Exercise objective
Can you lay out every line of the material below as a Markdown table with the columns "Row" and "Line text," skipping any blank lines?

##### Excerpted data

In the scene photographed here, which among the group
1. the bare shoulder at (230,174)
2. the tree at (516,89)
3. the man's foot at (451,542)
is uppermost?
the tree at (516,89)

##########

Result for this exercise
| Row | Line text |
|---|---|
| 1 | In the scene photographed here, which among the group |
| 2 | 1. the bare shoulder at (230,174) |
| 3 | 2. the tree at (516,89) |
| 4 | 3. the man's foot at (451,542) |
| 5 | is uppermost? |
| 6 | the tree at (516,89) |